Quoted text:
- - - - -
I reiterate- Those who have to indulge in piracy they shall do it anyhow, but not every one is going to indulge in it when piracy is dicussed threadbare.

Also I know that i had few softwares for which i had paid, but not 100% of the ones i owned had been paid for!!! How many among us have 100% clean record? Well I am convinced that few among us must be 100% pirates. So It actually doesnt matter if you have committed a crime once or multiple times, a crime always remains crime. So you either be 100% clean or else u are tainted. Its just that someone is 10% tainted and the other is 90%. I am too a pirate for the products for which I didnt pay and that makes me an equivalent criminal.

The post has become too long, and long posts are generally not read, so I am stopping the present post here; lets see what views do we have to share!


----------



## sam9s (Apr 6, 2010)

Just one word to discribe that "WHY" thing........ *Hypocrites*


----------



## 6x6 (Apr 6, 2010)

1. piracy is punishable as per law, forum rules abides to law.
2. it isnt something akin to the subject of "Sex Education".
3. pecticides/ knifes should be sold to those who knows the danger involved in using them.
4. some persons may not be in position to decide whats right/ wrong.
5. you have been protected at the time when you were not in position to decide whats right/ wrong (point 4)
6. you are also part of the society like them, at least you should think positively for society.


----------



## Rahim (Apr 6, 2010)

A Good Forum is all about sharing and helping which is legal. Why spoil the forum with piracy discussion? There are plenty of forums for those activities. Why drag clean forums into this legal mess?


----------



## Tron91 (Apr 6, 2010)

Well am gonna tell about yesterday's experience!

Digit had shipped the trial/evaluation version of Windows 7 Enterprise in their January issue. I had installed it and its evaluation period had expired. So I was not booting into it.
- - - - -
Stated exercise 1: In the piracy forum thread, what single word does sam9s use to describe that "WHY" thing?
Stated exercise 2: Please carry on the forum thread about discussing piracy, picking up right after its final sentence.

Data extract:
- - - - -
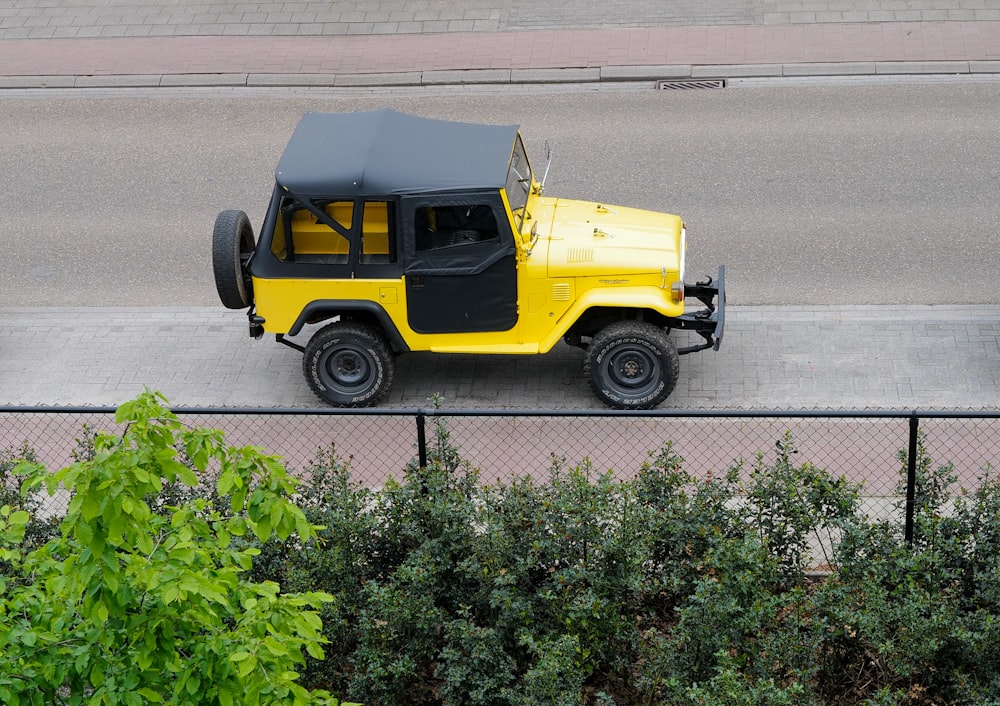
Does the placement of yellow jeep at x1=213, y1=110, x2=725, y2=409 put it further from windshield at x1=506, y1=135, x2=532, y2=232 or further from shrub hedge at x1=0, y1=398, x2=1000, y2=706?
shrub hedge at x1=0, y1=398, x2=1000, y2=706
- - - - -
Task response 1: Hypocrites.

Task response 2:
Yesterday my friend bought a Compaq laptop, which was shipped with DOS only. I had told him to get one which was pre-installed with Windows 7, but due to price limitation he choose the other. He had to install Windows 7 there in the shop itself which the vendors did. He told me to come over and check the laptop. I went there and asked him if he got any disks with it. He said no, and i told him it would be better to atleast get an installation CD for Windows 7 so that he could re-install if some problems appear. We went to the shop again in the evening to make the rest of the payment. We asked for an installation disk at the shop and they instantly burned a DVD and handed over. We came back with it. I borrowed the DVD from my friend and put it in my desktop. What did i find?

There is a folder in the DVD named "Windows 7 all versions activator". I copied it and tried to activate my Windows 7 Enterprise and it worked lol. Now my Windows 7 is activated and i can use all its functions.

Moral:
Software Piracy starts when you buy the computer!

---------- Post added at 10:34 PM ---------- Previous post was at 10:31 PM ----------

Well if one need to sound really ethical, lets start a poll here!

How many people are using only genuine pieces of software?
I bet none!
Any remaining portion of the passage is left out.